ESTRATTO DEL DOCUMENTO.
--- --- ---

Ferdinando Treggiari è professore ordinario di Storia del diritto medievale e moderno nell’Università di Perugia e di Storia del diritto nell’Università LUISS di Roma; è Giudice dei Rimedi Straordinari e ‘Sapiens’ della Corte per il Trust ed i Rapporti Fiduciari nella Repubblica di San Marino.

--- --- ---

ESERCIZIO.
Trasforma in un elenco il paragrafo dell'estratto che inizia con «Ferdinando Treggiari è professore ordinario», conservandone i fatti principali. Per lo svolgimento serve soltanto l'estratto.

--- --- ---

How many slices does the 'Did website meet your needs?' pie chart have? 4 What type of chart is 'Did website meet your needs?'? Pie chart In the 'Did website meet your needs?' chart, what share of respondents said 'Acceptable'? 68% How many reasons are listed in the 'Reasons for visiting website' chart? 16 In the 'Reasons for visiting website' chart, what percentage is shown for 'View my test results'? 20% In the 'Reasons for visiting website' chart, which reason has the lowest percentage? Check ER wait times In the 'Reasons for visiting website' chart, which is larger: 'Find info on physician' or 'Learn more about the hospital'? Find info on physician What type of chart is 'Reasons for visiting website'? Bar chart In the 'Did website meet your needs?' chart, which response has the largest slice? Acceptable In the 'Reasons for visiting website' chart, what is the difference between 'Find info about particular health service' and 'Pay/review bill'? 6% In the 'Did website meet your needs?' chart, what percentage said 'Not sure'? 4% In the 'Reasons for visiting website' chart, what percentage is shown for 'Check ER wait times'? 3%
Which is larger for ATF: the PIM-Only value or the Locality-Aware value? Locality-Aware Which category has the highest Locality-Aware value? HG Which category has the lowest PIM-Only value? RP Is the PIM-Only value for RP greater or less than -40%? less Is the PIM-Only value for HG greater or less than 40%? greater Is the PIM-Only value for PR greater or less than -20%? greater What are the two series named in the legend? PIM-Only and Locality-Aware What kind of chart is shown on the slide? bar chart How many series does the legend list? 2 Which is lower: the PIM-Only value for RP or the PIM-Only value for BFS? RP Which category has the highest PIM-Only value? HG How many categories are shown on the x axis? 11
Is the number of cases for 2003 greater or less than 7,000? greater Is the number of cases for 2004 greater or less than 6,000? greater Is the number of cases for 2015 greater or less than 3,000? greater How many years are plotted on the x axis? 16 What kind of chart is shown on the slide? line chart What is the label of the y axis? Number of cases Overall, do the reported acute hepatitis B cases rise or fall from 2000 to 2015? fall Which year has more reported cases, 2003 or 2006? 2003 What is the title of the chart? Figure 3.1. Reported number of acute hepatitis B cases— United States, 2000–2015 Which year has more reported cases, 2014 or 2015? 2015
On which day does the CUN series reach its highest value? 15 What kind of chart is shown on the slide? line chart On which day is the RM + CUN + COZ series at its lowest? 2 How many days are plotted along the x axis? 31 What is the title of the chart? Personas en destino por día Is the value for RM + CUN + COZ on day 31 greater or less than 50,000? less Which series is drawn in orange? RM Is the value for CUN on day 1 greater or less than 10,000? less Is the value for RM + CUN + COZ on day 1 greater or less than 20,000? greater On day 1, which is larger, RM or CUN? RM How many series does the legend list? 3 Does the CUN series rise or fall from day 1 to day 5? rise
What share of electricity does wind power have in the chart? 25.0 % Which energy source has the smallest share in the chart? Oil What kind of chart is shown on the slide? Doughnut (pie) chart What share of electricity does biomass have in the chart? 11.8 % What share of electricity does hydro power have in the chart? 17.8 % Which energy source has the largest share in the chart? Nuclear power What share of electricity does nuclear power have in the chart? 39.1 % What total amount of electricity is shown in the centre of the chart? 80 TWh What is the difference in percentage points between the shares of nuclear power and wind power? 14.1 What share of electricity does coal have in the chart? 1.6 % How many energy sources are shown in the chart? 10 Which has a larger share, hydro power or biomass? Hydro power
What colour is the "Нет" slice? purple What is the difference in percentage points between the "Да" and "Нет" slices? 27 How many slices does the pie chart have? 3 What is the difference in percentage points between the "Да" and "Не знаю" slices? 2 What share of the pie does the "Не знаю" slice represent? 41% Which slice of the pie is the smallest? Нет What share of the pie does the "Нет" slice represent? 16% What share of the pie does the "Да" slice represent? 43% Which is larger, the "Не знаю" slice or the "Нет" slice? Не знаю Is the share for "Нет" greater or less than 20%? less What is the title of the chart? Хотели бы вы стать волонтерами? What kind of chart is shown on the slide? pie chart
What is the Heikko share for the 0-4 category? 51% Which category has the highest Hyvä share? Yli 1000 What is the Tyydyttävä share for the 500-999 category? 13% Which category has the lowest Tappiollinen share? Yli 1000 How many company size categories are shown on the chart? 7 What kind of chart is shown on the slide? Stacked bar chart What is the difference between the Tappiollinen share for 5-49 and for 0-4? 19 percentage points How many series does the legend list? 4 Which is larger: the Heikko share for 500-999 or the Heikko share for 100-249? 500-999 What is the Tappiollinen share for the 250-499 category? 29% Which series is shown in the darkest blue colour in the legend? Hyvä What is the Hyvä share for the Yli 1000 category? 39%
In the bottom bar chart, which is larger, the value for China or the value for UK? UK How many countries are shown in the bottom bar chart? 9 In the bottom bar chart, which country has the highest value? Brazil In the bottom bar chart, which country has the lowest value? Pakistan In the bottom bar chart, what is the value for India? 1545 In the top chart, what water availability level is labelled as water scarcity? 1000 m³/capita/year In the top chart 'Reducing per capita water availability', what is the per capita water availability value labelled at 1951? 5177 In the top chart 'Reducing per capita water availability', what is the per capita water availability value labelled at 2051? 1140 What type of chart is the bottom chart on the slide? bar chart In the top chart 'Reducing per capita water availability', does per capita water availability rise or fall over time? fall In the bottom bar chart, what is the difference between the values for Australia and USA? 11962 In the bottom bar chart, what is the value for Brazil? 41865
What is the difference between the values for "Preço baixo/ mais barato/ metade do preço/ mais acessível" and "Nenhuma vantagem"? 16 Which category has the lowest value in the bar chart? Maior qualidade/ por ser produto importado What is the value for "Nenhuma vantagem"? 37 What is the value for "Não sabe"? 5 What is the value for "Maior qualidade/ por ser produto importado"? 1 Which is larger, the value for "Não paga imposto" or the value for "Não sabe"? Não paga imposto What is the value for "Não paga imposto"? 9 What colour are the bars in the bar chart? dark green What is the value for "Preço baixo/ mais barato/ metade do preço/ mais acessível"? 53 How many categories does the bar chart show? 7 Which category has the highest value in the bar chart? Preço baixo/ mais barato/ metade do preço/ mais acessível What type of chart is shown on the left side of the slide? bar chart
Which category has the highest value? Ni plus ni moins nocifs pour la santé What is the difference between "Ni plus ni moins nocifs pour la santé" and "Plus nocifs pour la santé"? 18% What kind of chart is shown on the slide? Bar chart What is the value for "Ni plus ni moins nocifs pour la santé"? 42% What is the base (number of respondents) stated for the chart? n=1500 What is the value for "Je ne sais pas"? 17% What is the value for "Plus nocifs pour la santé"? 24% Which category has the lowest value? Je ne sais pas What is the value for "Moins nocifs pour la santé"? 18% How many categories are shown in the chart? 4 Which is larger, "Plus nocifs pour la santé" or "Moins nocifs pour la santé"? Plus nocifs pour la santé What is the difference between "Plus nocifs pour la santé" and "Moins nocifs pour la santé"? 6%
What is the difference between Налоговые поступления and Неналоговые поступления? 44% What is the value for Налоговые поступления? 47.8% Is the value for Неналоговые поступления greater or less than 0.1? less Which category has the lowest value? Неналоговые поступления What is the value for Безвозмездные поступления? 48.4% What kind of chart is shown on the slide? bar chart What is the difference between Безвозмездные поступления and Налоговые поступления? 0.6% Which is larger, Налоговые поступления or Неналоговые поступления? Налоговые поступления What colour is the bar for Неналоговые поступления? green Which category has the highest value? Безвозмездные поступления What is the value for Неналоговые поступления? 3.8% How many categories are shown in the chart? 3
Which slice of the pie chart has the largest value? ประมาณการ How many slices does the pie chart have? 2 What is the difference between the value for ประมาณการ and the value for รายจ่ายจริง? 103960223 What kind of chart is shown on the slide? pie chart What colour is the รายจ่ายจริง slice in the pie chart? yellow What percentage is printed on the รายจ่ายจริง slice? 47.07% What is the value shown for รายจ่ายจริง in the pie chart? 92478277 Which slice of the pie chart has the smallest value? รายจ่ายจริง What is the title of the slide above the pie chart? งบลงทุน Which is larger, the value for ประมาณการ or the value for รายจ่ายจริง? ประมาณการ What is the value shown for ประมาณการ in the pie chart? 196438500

--- --- ---

RISPOSTA SCRITTA.
Ferdinando Treggiari:
- professore ordinario di Storia del diritto medievale e moderno nell'Università di Perugia;
- professore ordinario di Storia del diritto nell'Università LUISS di Roma;
- Giudice dei Rimedi Straordinari e 'Sapiens' della Corte per il Trust ed i Rapporti Fiduciari nella Repubblica di San Marino.